Struggle & Suffrage in Windsor

Windsor’s role in the women’s suffrage story is a fascinating one and yet has received very little attention. At drawing room meetings, debates and rallies suffragists fought not just for the right to put a cross on a ballot paper but so that they could help put an end to some of the shocking injustices women faced, some of which were especially felt in Windsor at that time. It was no easy task – they came up against fierce opposition, ridicule and rage, with one newspaper saying Windsor was the town in which the suffragettes were “most cordially hated.” From Queen Victoria to Princess Elizabeth, the women of Windsor have played a major role in shaping this country.
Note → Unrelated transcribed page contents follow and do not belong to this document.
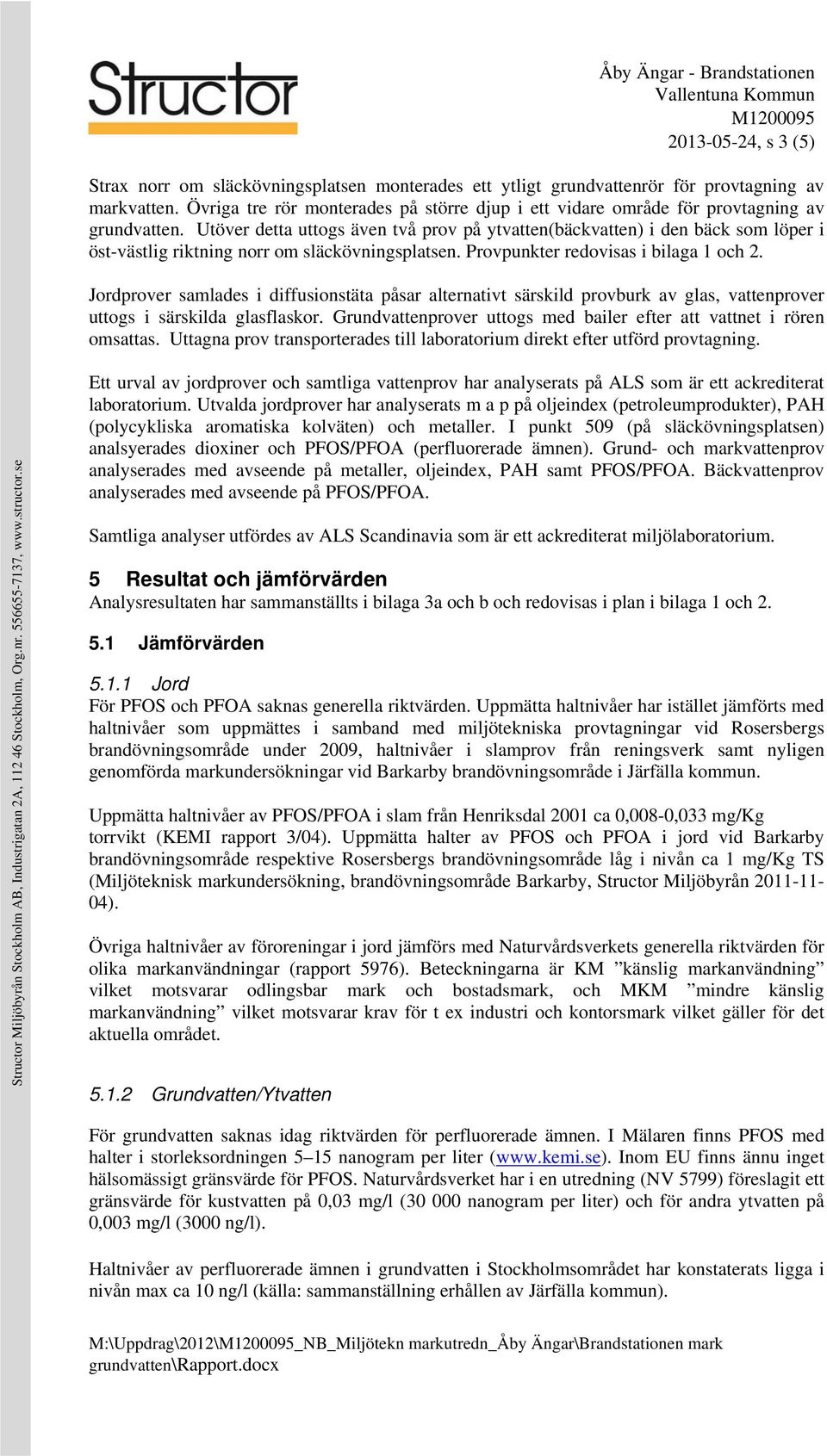 Structor

Åby Ängar - Brandstationen
Vallentuna Kommun
M1200095
2013-05-24, s 3 (5)

Strax norr om släckövningsplatsen monterades ett ytligt grundvattenrör för provtagning av markvatten. Övriga tre rör monterades på större djup i ett vidare område för provtagning av grundvatten. Utöver detta uttogs även två prov på ytvatten(bäckvatten) i den bäck som löper i öst-västlig riktning norr om släckövningsplatsen. Provpunkter redovisas i bilaga 1 och 2.

Jordprover samlades i diffusionstäta påsar alternativt särskild provburk av glas, vattenprover uttogs i särskilda glasflaskor. Grundvattenprover uttogs med bailer efter att vattnet i rören omsattas. Uttagna prov transporterades till laboratorium direkt efter utförd provtagning.

Ett urval av jordprover och samtliga vattenprov har analyserats på ALS som är ett ackrediterat laboratorium. Utvalda jordprover har analyserats m a p på oljeindex (petroleumprodukter), PAH (polycykliska aromatiska kolväten) och metaller. I punkt 509 (på släckövningsplatsen) analsyerades dioxiner och PFOS/PFOA (perfluorerade ämnen). Grund- och markvattenprov analyserades med avseende på metaller, oljeindex, PAH samt PFOS/PFOA. Bäckvattenprov analyserades med avseende på PFOS/PFOA.

Samtliga analyser utfördes av ALS Scandinavia som är ett ackrediterat miljölaboratorium.

5 Resultat och jämförvärden
Analysresultaten har sammanställts i bilaga 3a och b och redovisas i plan i bilaga 1 och 2.

5.1 Jämförvärden

5.1.1 Jord
För PFOS och PFOA saknas generella riktvärden. Uppmätta haltnivåer har istället jämförts med haltnivåer som uppmättes i samband med miljötekniska provtagningar vid Rosersbergs brandövningsområde under 2009, haltnivåer i slamprov från reningsverk samt nyligen genomförda markundersökningar vid Barkarby brandövningsområde i Järfälla kommun.

Uppmätta haltnivåer av PFOS/PFOA i slam från Henriksdal 2001 ca 0,008-0,033 mg/Kg torrvikt (KEMI rapport 3/04). Uppmätta halter av PFOS och PFOA i jord vid Barkarby brandövningsområde respektive Rosersbergs brandövningsområde låg i nivån ca 1 mg/Kg TS (Miljöteknisk markundersökning, brandövningsområde Barkarby, Structor Miljöbyrån 2011-11-04).

Övriga haltnivåer av föroreningar i jord jämförs med Naturvårdsverkets generella riktvärden för olika markanvändningar (rapport 5976). Beteckningarna är KM ”känslig markanvändning” vilket motsvarar odlingsbar mark och bostadsmark, och MKM ”mindre känslig markanvändning” vilket motsvarar krav för t ex industri och kontorsmark vilket gäller för det aktuella området.

5.1.2 Grundvatten/Ytvatten

För grundvatten saknas idag riktvärden för perfluorerade ämnen. I Mälaren finns PFOS med halter i storleksordningen 5–15 nanogram per liter (www.kemi.se). Inom EU finns ännu inget hälsomässigt gränsvärde för PFOS. Naturvårdsverket har i en utredning (NV 5799) föreslagit ett gränsvärde för kustvatten på 0,03 mg/l (30 000 nanogram per liter) och för andra ytvatten på 0,003 mg/l (3000 ng/l).

Haltnivåer av perfluorerade ämnen i grundvatten i Stockholmsområdet har konstaterats ligga i nivån max ca 10 ng/l (källa: sammanställning erhållen av Järfälla kommun).

M:\Uppdrag\2012\M1200095_NB_Miljötekn markutredn_Åby Ängar\Brandstationen mark grundvatten\Rapport.docx

Structor Miljöbyrån Stockholm AB, Industrigatan 2A, 112 46 Stockholm, Org.nr. 556655-7137, www.structor.se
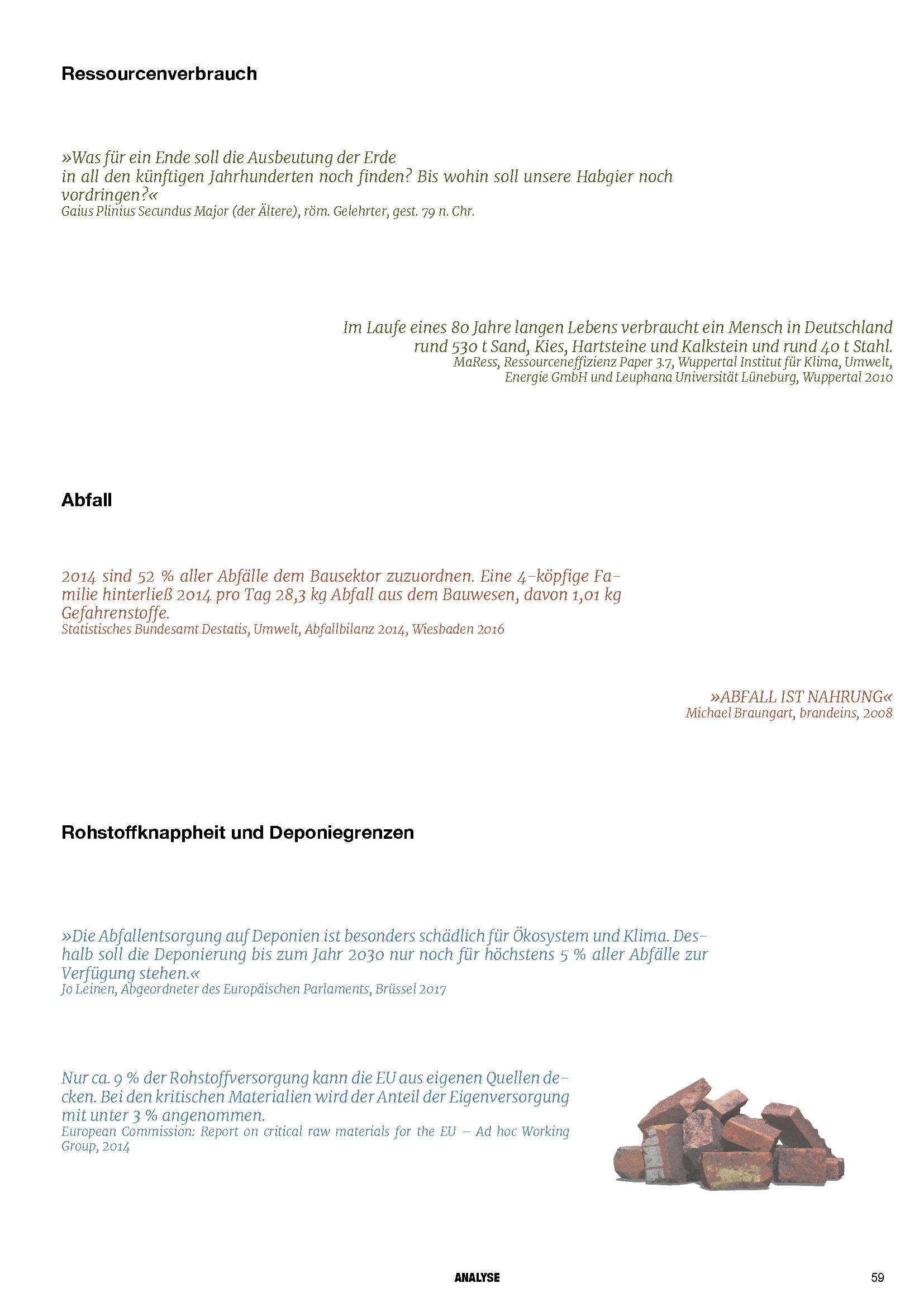 Ressourcenverbrauch

»Was für ein Ende soll die Ausbeutung der Erde in all den künftigen Jahrhunderten noch finden? Bis wohin soll unsere Habgier noch vordringen?«
Gaius Plinius Secundus Major (der Ältere), röm. Gelehrter, gest. 79 n. Chr.

Im Laufe eines 80 Jahre langen Lebens verbraucht ein Mensch in Deutschland rund 530 t Sand, Kies, Hartsteine und Kalkstein und rund 40 t Stahl.
MaRess, Ressourceneffizienz Paper 3.7, Wuppertal Institut für Klima, Umwelt, Energie GmbH und Leuphana Universität Lüneburg, Wuppertal 2010

Abfall

2014 sind 52 % aller Abfälle dem Bausektor zuzuordnen. Eine 4-köpfige Familie hinterließ 2014 pro Tag 28,3 kg Abfall aus dem Bauwesen, davon 1,01 kg Gefahrenstoffe.
Statistisches Bundesamt Destatis, Umwelt, Abfallbilanz 2014, Wiesbaden 2016

»ABFALL IST NAHRUNG«
Michael Braungart, brandeins, 2008

Rohstoffknappheit und Deponiegrenzen

»Die Abfallentsorgung auf Deponien ist besonders schädlich für Ökosystem und Klima. Deshalb soll die Deponierung bis zum Jahr 2030 nur noch für höchstens 5 % aller Abfälle zur Verfügung stehen.«
Jo Leinen, Abgeordneter des Europäischen Parlaments, Brüssel 2017

Nur ca. 9 % der Rohstoffversorgung kann die EU aus eigenen Quellen decken. Bei den kritischen Materialien wird der Anteil der Eigenversorgung mit unter 3 % angenommen.
European Commission: Report on critical raw materials for the EU – Ad hoc Working Group, 2014

ANALYSE

59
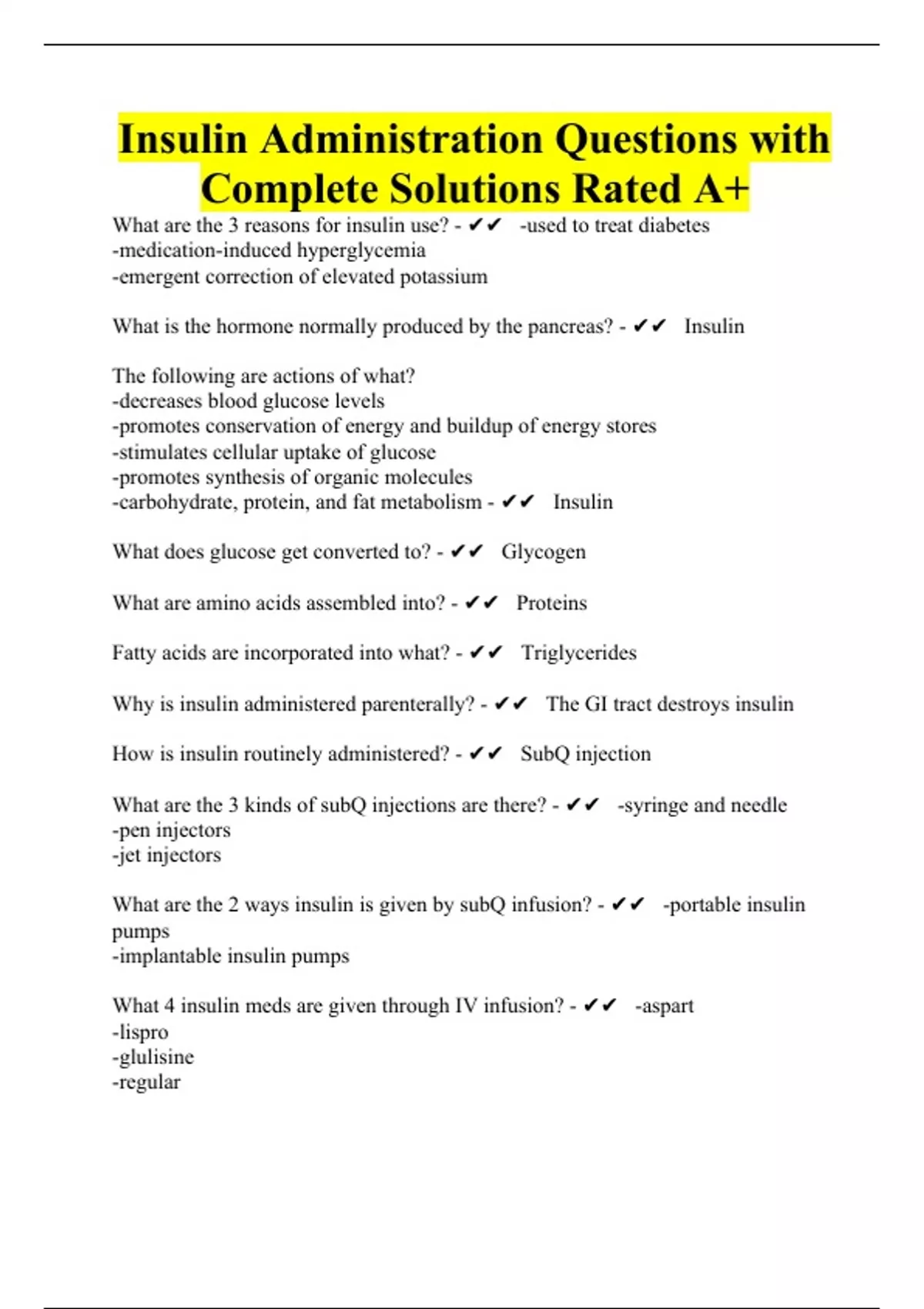 Insulin Administration Questions with Complete Solutions Rated A+

What are the 3 reasons for insulin use? - ✔✔ -used to treat diabetes
-medication-induced hyperglycemia
-emergent correction of elevated potassium

What is the hormone normally produced by the pancreas? - ✔✔ Insulin

The following are actions of what?
-decreases blood glucose levels
-promotes conservation of energy and buildup of energy stores
-stimulates cellular uptake of glucose
-promotes synthesis of organic molecules
-carbohydrate, protein, and fat metabolism - ✔✔ Insulin

What does glucose get converted to? - ✔✔ Glycogen

What are amino acids assembled into? - ✔✔ Proteins

Fatty acids are incorporated into what? - ✔✔ Triglycerides

Why is insulin administered parenterally? - ✔✔ The GI tract destroys insulin

How is insulin routinely administered? - ✔✔ SubQ injection

What are the 3 kinds of subQ injections are there? - ✔✔ -syringe and needle
-pen injectors
-jet injectors

What are the 2 ways insulin is given by subQ infusion? - ✔✔ -portable insulin pumps
-implantable insulin pumps

What 4 insulin meds are given through IV infusion? - ✔✔ -aspart
-lispro
-glulisine
-regular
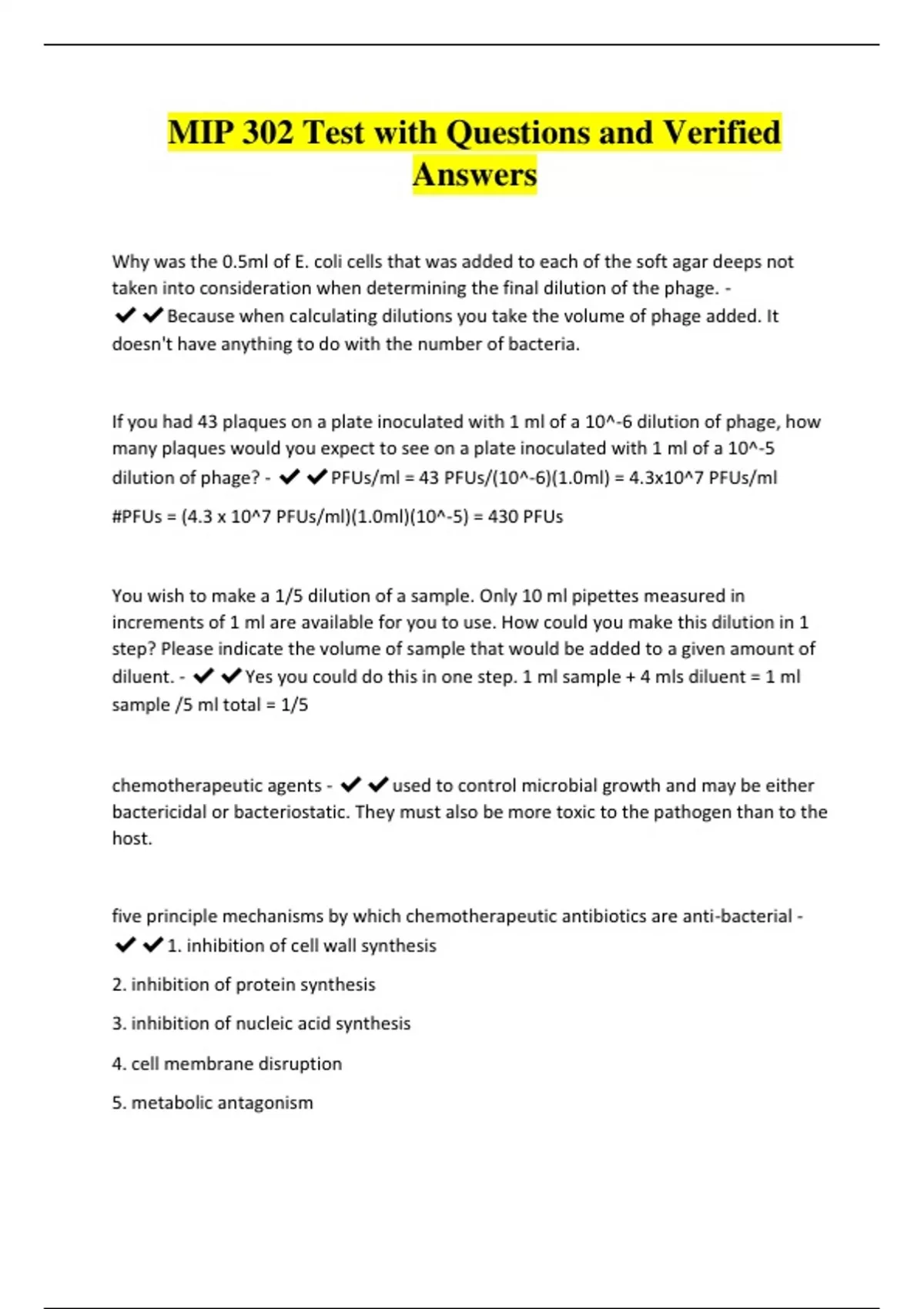 MIP 302 Test with Questions and Verified Answers

Why was the 0.5ml of E. coli cells that was added to each of the soft agar deeps not taken into consideration when determining the final dilution of the phage. - ✔✔Because when calculating dilutions you take the volume of phage added. It doesn't have anything to do with the number of bacteria.

If you had 43 plaques on a plate inoculated with 1 ml of a 10^-6 dilution of phage, how many plaques would you expect to see on a plate inoculated with 1 ml of a 10^-5 dilution of phage? - ✔✔PFUs/ml = 43 PFUs/(10^-6)(1.0ml) = 4.3x10^7 PFUs/ml

#PFUs = (4.3 x 10^7 PFUs/ml)(1.0ml)(10^-5) = 430 PFUs

You wish to make a 1/5 dilution of a sample. Only 10 ml pipettes measured in increments of 1 ml are available for you to use. How could you make this dilution in 1 step? Please indicate the volume of sample that would be added to a given amount of diluent. - ✔✔Yes you could do this in one step. 1 ml sample + 4 mls diluent = 1 ml sample /5 ml total = 1/5

chemotherapeutic agents - ✔✔used to control microbial growth and may be either bactericidal or bacteriostatic. They must also be more toxic to the pathogen than to the host.

five principle mechanisms by which chemotherapeutic antibiotics are anti-bacterial - ✔✔1. inhibition of cell wall synthesis

2. inhibition of protein synthesis

3. inhibition of nucleic acid synthesis

4. cell membrane disruption

5. metabolic antagonism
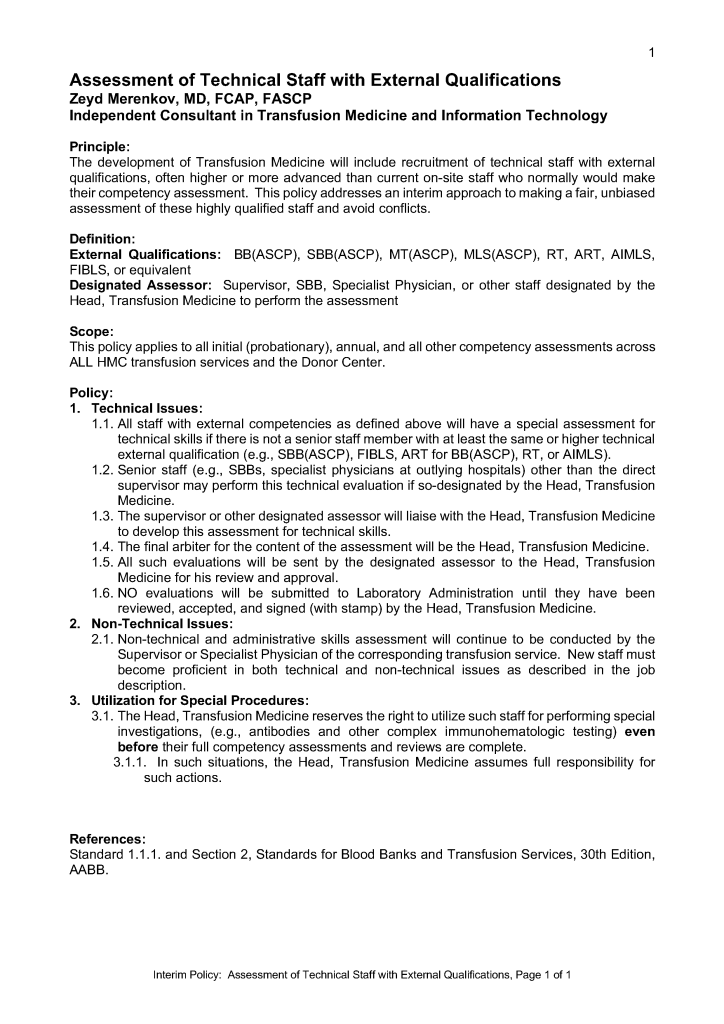 1

Assessment of Technical Staff with External Qualifications
Zeyd Merenkov, MD, FCAP, FASCP
Independent Consultant in Transfusion Medicine and Information Technology

Principle:
The development of Transfusion Medicine will include recruitment of technical staff with external qualifications, often higher or more advanced than current on-site staff who normally would make their competency assessment. This policy addresses an interim approach to making a fair, unbiased assessment of these highly qualified staff and avoid conflicts.

Definition:
External Qualifications: BB(ASCP), SBB(ASCP), MT(ASCP), MLS(ASCP), RT, ART, AIMLS, FIBLS, or equivalent
Designated Assessor: Supervisor, SBB, Specialist Physician, or other staff designated by the Head, Transfusion Medicine to perform the assessment

Scope:
This policy applies to all initial (probationary), annual, and all other competency assessments across ALL HMC transfusion services and the Donor Center.

Policy:
1. Technical Issues:
1.1. All staff with external competencies as defined above will have a special assessment for technical skills if there is not a senior staff member with at least the same or higher technical external qualification (e.g., SBB(ASCP), FIBLS, ART for BB(ASCP), RT, or AIMLS).
1.2. Senior staff (e.g., SBBs, specialist physicians at outlying hospitals) other than the direct supervisor may perform this technical evaluation if so-designated by the Head, Transfusion Medicine.
1.3. The supervisor or other designated assessor will liaise with the Head, Transfusion Medicine to develop this assessment for technical skills.
1.4. The final arbiter for the content of the assessment will be the Head, Transfusion Medicine.
1.5. All such evaluations will be sent by the designated assessor to the Head, Transfusion Medicine for his review and approval.
1.6. NO evaluations will be submitted to Laboratory Administration until they have been reviewed, accepted, and signed (with stamp) by the Head, Transfusion Medicine.
2. Non-Technical Issues:
2.1. Non-technical and administrative skills assessment will continue to be conducted by the Supervisor or Specialist Physician of the corresponding transfusion service. New staff must become proficient in both technical and non-technical issues as described in the job description.
3. Utilization for Special Procedures:
3.1. The Head, Transfusion Medicine reserves the right to utilize such staff for performing special investigations, (e.g., antibodies and other complex immunohematologic testing) even before their full competency assessments and reviews are complete.
3.1.1. In such situations, the Head, Transfusion Medicine assumes full responsibility for such actions.

References:
Standard 1.1.1. and Section 2, Standards for Blood Banks and Transfusion Services, 30th Edition, AABB.

Interim Policy: Assessment of Technical Staff with External Qualifications, Page 1 of 1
But what of the lesser-known women? The untold and often intertwined stories of the rich and famous are brought together with those of domestic staff, nuns, nurses, school teachers, mothers, shopkeepers, beggars and prostitutes who all played a part in a century of extraordinary social changes. What was it like to be a female resident of the workhouse? Or the lady who founded a home for destitute women and the ‘fallen women’ who lived there? The lady who allowed her home to be used as a hospital in WWI and the nurses who worked there? For those who lived in the cholera-infested Victorian slums and the women evacuated to Windsor with their children during WWII? And those who campaigned tirelessly to improve women’s rights and get the vote? This book provides a fascinating, behind-the-scenes insight into women’s lives above and below stairs in this unique microcosm of Britain.